[Extracted records]
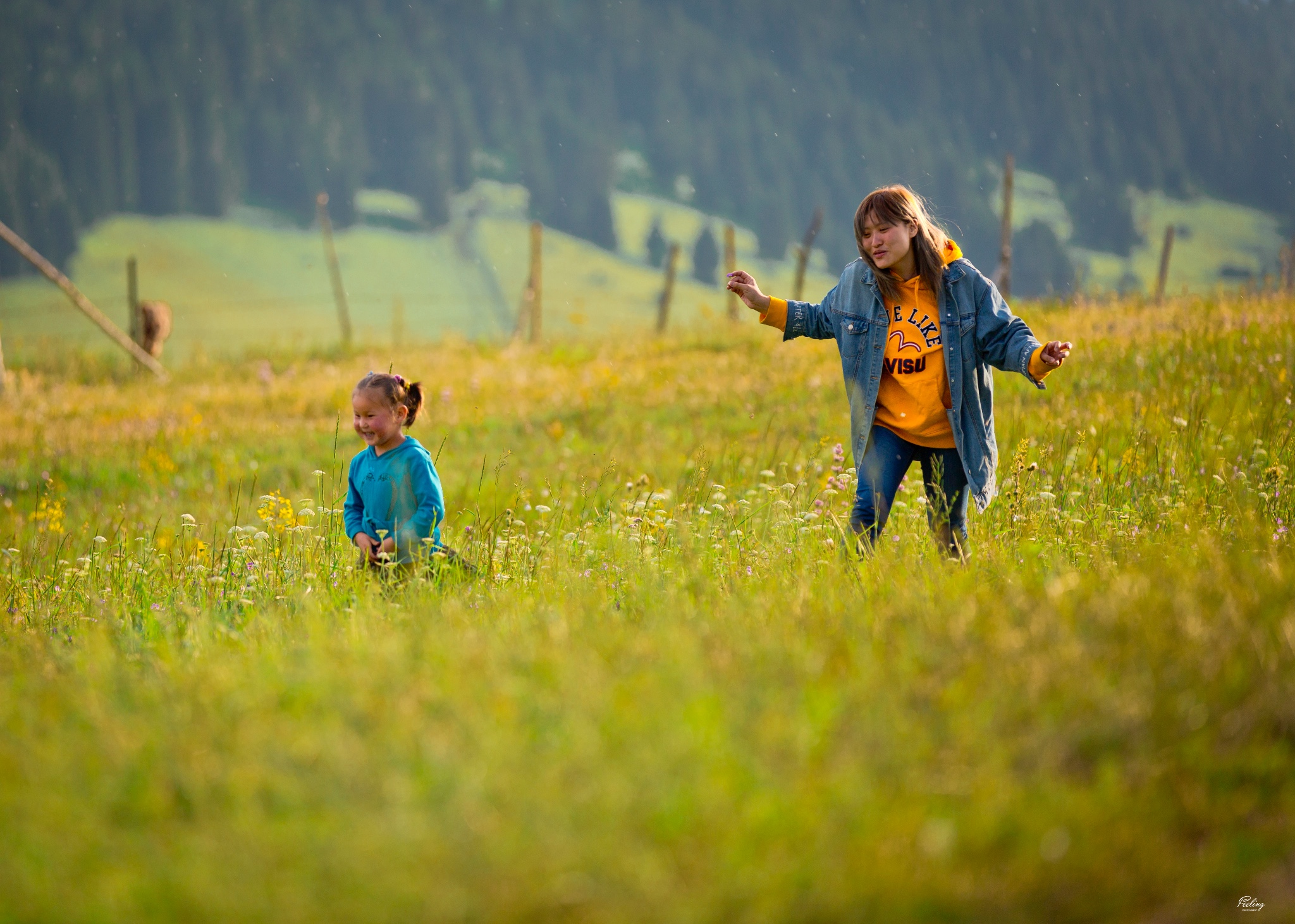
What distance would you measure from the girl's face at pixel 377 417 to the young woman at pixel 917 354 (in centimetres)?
162

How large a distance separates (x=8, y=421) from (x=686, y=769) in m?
14.3

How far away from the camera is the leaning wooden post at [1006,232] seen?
742 inches

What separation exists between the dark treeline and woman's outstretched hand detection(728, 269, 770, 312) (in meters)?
80.4

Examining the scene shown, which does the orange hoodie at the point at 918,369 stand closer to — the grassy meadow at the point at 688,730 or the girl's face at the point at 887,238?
the girl's face at the point at 887,238

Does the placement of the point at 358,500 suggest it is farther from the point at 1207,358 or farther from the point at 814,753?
the point at 1207,358

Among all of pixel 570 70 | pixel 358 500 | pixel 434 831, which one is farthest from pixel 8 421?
pixel 570 70

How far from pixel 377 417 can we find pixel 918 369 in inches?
94.5

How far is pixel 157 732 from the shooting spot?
2.34 m

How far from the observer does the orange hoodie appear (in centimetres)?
436

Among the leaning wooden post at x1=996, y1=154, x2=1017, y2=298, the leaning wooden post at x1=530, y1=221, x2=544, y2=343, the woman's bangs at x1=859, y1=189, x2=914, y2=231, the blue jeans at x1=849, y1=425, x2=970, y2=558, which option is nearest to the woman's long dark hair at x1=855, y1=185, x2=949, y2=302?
the woman's bangs at x1=859, y1=189, x2=914, y2=231

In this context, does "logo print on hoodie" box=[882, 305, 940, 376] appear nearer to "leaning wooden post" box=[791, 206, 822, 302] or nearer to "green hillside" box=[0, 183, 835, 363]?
"leaning wooden post" box=[791, 206, 822, 302]

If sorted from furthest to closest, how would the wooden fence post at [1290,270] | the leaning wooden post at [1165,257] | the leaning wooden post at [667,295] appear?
1. the leaning wooden post at [1165,257]
2. the leaning wooden post at [667,295]
3. the wooden fence post at [1290,270]

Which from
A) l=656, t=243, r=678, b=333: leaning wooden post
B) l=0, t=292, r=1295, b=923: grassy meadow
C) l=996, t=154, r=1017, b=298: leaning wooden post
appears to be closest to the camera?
l=0, t=292, r=1295, b=923: grassy meadow

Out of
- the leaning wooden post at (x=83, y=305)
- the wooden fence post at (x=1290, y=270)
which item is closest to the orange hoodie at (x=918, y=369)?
the wooden fence post at (x=1290, y=270)
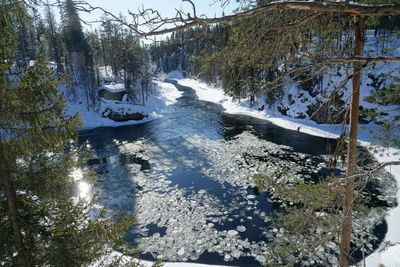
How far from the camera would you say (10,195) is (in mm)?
3695

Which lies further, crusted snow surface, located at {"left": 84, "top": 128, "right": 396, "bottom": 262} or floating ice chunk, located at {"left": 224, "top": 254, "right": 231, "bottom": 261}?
crusted snow surface, located at {"left": 84, "top": 128, "right": 396, "bottom": 262}

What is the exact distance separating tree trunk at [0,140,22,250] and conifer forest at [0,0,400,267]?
0.07 feet

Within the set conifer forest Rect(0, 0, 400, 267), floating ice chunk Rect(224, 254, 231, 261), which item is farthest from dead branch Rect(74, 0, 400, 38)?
floating ice chunk Rect(224, 254, 231, 261)

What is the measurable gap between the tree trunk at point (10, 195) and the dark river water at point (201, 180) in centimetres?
638

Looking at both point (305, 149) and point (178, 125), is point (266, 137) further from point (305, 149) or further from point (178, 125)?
point (178, 125)

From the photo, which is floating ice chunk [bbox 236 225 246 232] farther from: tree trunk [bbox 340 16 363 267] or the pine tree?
the pine tree

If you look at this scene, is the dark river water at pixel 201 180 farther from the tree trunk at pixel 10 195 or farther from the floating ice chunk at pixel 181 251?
the tree trunk at pixel 10 195

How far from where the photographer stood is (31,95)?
3.71 metres

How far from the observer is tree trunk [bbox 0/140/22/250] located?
3.62 m

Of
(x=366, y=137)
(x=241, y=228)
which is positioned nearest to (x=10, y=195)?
(x=241, y=228)

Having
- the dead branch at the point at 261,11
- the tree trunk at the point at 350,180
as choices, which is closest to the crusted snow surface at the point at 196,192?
the tree trunk at the point at 350,180

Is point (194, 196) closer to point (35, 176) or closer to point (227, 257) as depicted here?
point (227, 257)

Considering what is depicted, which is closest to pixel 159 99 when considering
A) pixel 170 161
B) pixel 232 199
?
pixel 170 161

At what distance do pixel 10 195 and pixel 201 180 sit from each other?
11.8m
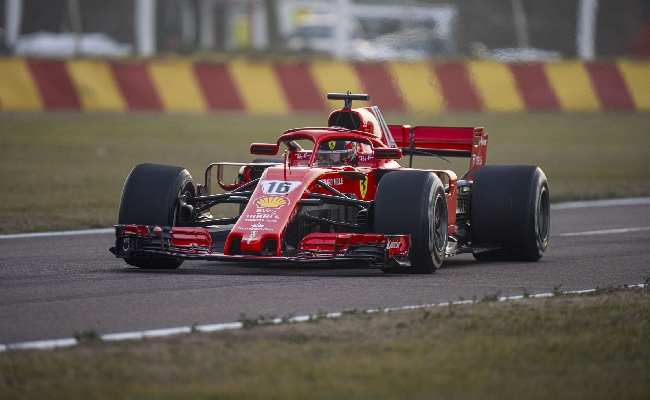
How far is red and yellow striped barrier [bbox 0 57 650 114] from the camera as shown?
30.0 meters

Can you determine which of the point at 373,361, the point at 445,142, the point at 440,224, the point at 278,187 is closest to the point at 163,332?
the point at 373,361

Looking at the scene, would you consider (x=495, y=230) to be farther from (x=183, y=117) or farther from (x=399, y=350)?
(x=183, y=117)

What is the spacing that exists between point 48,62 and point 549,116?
Answer: 14718mm

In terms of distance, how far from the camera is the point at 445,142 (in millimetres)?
13078

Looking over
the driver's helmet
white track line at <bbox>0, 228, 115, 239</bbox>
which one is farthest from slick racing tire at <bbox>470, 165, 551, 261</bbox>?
white track line at <bbox>0, 228, 115, 239</bbox>

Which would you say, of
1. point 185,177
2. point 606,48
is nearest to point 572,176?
point 185,177

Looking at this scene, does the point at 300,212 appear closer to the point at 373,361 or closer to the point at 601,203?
the point at 373,361

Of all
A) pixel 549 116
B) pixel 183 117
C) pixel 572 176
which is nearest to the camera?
pixel 572 176

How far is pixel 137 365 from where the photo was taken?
6.43m

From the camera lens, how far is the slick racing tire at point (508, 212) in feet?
38.2

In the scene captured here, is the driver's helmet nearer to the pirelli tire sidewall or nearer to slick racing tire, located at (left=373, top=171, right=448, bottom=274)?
slick racing tire, located at (left=373, top=171, right=448, bottom=274)

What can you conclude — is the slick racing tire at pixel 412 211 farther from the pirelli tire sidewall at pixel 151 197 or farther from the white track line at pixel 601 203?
the white track line at pixel 601 203

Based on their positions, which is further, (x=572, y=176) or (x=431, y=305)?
(x=572, y=176)

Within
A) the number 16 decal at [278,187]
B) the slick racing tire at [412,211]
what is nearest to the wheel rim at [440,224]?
the slick racing tire at [412,211]
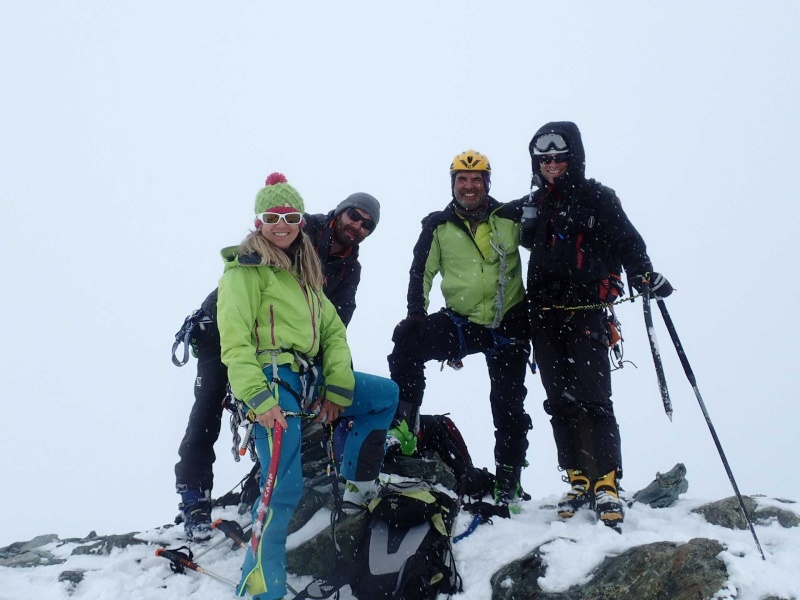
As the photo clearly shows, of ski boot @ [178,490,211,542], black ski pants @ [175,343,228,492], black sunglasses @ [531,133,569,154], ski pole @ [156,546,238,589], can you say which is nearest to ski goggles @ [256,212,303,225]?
black ski pants @ [175,343,228,492]

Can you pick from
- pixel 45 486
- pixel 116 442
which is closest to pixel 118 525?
pixel 45 486

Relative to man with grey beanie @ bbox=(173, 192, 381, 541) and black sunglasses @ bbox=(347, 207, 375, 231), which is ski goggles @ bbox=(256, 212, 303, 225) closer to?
man with grey beanie @ bbox=(173, 192, 381, 541)

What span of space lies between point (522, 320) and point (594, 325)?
3.24ft

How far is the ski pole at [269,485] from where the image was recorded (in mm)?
4801

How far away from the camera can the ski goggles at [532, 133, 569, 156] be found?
6.41 metres

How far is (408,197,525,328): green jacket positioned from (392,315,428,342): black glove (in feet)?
0.41

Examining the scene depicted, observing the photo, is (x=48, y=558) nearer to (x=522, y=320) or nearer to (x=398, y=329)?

▶ [What to work on]
Rewrite all of the lines with "orange hoodie" replaced by "orange sweatshirt" wherever it occurs, changing nothing else and omitting the pictures.

▶ [Response]
What distance would you measure from the girl's face at pixel 377 417 to the young woman at pixel 917 354 (in centimetres)?
162

How large a distance separates (x=8, y=421) from (x=686, y=769) in m?
14.3

How far away from the camera is the leaning wooden post at [1006,232] seen?
742 inches

What separation exists between the dark treeline and woman's outstretched hand detection(728, 269, 770, 312) (in meters)?
80.4

Examining the scene shown, which does the orange sweatshirt at the point at 918,369 stand closer to — the grassy meadow at the point at 688,730 or the girl's face at the point at 887,238?
the girl's face at the point at 887,238

Does the placement of the point at 358,500 suggest it is farther from the point at 1207,358 or farther from the point at 814,753?
the point at 1207,358

Among all of pixel 570 70 | pixel 358 500 | pixel 434 831, which one is farthest from pixel 8 421?
pixel 570 70

How far from pixel 377 417 can we find pixel 918 369 in inches?
94.5

How far is pixel 157 732 from the shooting spot?
2.34 m

How far from the observer does the orange sweatshirt appear (in centimetres)?
436

Among the leaning wooden post at x1=996, y1=154, x2=1017, y2=298, the leaning wooden post at x1=530, y1=221, x2=544, y2=343, the woman's bangs at x1=859, y1=189, x2=914, y2=231, the blue jeans at x1=849, y1=425, x2=970, y2=558, which option is nearest to the woman's long dark hair at x1=855, y1=185, x2=949, y2=302?
the woman's bangs at x1=859, y1=189, x2=914, y2=231

In this context, does "logo print on hoodie" box=[882, 305, 940, 376] appear nearer to "leaning wooden post" box=[791, 206, 822, 302] or nearer to "green hillside" box=[0, 183, 835, 363]?
"leaning wooden post" box=[791, 206, 822, 302]

If sorted from furthest to closest, how would the wooden fence post at [1290,270] | the leaning wooden post at [1165,257] | the leaning wooden post at [667,295] appear?
1. the leaning wooden post at [1165,257]
2. the leaning wooden post at [667,295]
3. the wooden fence post at [1290,270]

Which from
A) l=656, t=243, r=678, b=333: leaning wooden post
B) l=0, t=292, r=1295, b=923: grassy meadow
C) l=996, t=154, r=1017, b=298: leaning wooden post
appears to be closest to the camera?
l=0, t=292, r=1295, b=923: grassy meadow

Out of
- the leaning wooden post at (x=83, y=305)
- the wooden fence post at (x=1290, y=270)
which item is closest to the orange sweatshirt at (x=918, y=369)?
the wooden fence post at (x=1290, y=270)
How far from the camera would you say (10,195) is (in mm)?
3695

Which lies further, crusted snow surface, located at {"left": 84, "top": 128, "right": 396, "bottom": 262} or floating ice chunk, located at {"left": 224, "top": 254, "right": 231, "bottom": 261}?
crusted snow surface, located at {"left": 84, "top": 128, "right": 396, "bottom": 262}

What is the exact distance separating tree trunk at [0,140,22,250] and conifer forest at [0,0,400,267]?
0.07 feet

Within the set conifer forest Rect(0, 0, 400, 267), floating ice chunk Rect(224, 254, 231, 261), which item is farthest from dead branch Rect(74, 0, 400, 38)?
floating ice chunk Rect(224, 254, 231, 261)

What is the measurable gap between the tree trunk at point (10, 195) and the dark river water at point (201, 180) in centimetres?
638

Looking at both point (305, 149) and point (178, 125), is point (266, 137) further from point (305, 149) or further from point (178, 125)?
point (178, 125)

From the photo, which is floating ice chunk [bbox 236 225 246 232] farther from: tree trunk [bbox 340 16 363 267] or the pine tree?
the pine tree

If you look at this scene, is the dark river water at pixel 201 180 farther from the tree trunk at pixel 10 195 or farther from the floating ice chunk at pixel 181 251?
the tree trunk at pixel 10 195

How far from where the photographer stood is (31,95)?
3.71 metres

How far from the observer is tree trunk [bbox 0/140/22/250] located?
3.62 m

Of
(x=366, y=137)
(x=241, y=228)
which is positioned nearest to (x=10, y=195)?
(x=241, y=228)

Having
- the dead branch at the point at 261,11
- the tree trunk at the point at 350,180
as choices, which is closest to the crusted snow surface at the point at 196,192?
the tree trunk at the point at 350,180

Is point (194, 196) closer to point (35, 176) or closer to point (227, 257) as depicted here?
point (227, 257)

Considering what is depicted, which is closest to pixel 159 99 when considering
A) pixel 170 161
B) pixel 232 199
?
pixel 170 161

At what distance do pixel 10 195 and pixel 201 180 sit from each other?
11.8m
How far is red and yellow striped barrier [bbox 0 57 650 114] from the camera as shown?
30.0 meters

Can you determine which of the point at 373,361, the point at 445,142, the point at 440,224, the point at 278,187 is closest to the point at 163,332?
the point at 373,361

Looking at the scene, would you consider (x=495, y=230) to be farther from (x=183, y=117) or farther from (x=399, y=350)?
(x=183, y=117)

What is the spacing that exists between point 48,62 and point 549,116?
Answer: 14718mm

In terms of distance, how far from the camera is the point at 445,142 (in millimetres)?
13078

Looking over
the driver's helmet
white track line at <bbox>0, 228, 115, 239</bbox>
which one is farthest from slick racing tire at <bbox>470, 165, 551, 261</bbox>?
white track line at <bbox>0, 228, 115, 239</bbox>

Which would you say, of
1. point 185,177
2. point 606,48
is nearest to point 572,176?
point 185,177

Looking at this scene, does the point at 300,212 appear closer to the point at 373,361 or closer to the point at 601,203?
the point at 373,361

Of all
A) pixel 549 116
B) pixel 183 117
C) pixel 572 176
which is nearest to the camera?
pixel 572 176

How far is pixel 137 365 from where the photo was taken?
6.43m

From the camera lens, how far is the slick racing tire at point (508, 212) in feet?
38.2

In the scene captured here, is the driver's helmet nearer to the pirelli tire sidewall or nearer to slick racing tire, located at (left=373, top=171, right=448, bottom=274)?
slick racing tire, located at (left=373, top=171, right=448, bottom=274)

What can you conclude — is the slick racing tire at pixel 412 211 farther from the pirelli tire sidewall at pixel 151 197 or farther from the white track line at pixel 601 203?
the white track line at pixel 601 203

Based on their positions, which is further, (x=572, y=176) or (x=431, y=305)?
(x=572, y=176)

Within
A) the number 16 decal at [278,187]
B) the slick racing tire at [412,211]
what is nearest to the wheel rim at [440,224]?
the slick racing tire at [412,211]
As the photo clearly shows, of ski boot @ [178,490,211,542], black ski pants @ [175,343,228,492], black sunglasses @ [531,133,569,154], ski pole @ [156,546,238,589], can you say which is nearest to ski goggles @ [256,212,303,225]?
black ski pants @ [175,343,228,492]

Can you pick from
- pixel 45 486
- pixel 116 442
which is closest to pixel 118 525?
pixel 45 486

Relative to man with grey beanie @ bbox=(173, 192, 381, 541) and black sunglasses @ bbox=(347, 207, 375, 231), which is ski goggles @ bbox=(256, 212, 303, 225) closer to?
man with grey beanie @ bbox=(173, 192, 381, 541)

What span of space lies between point (522, 320) and point (594, 325)?
3.24ft

How far is the ski pole at [269,485] from where the image was recorded (in mm)?
4801

How far away from the camera can the ski goggles at [532, 133, 569, 156] be found?
6.41 metres

How far is (408,197,525,328): green jacket positioned from (392,315,428,342): black glove (in feet)?
0.41

Examining the scene depicted, observing the photo, is (x=48, y=558) nearer to (x=522, y=320) or nearer to (x=398, y=329)?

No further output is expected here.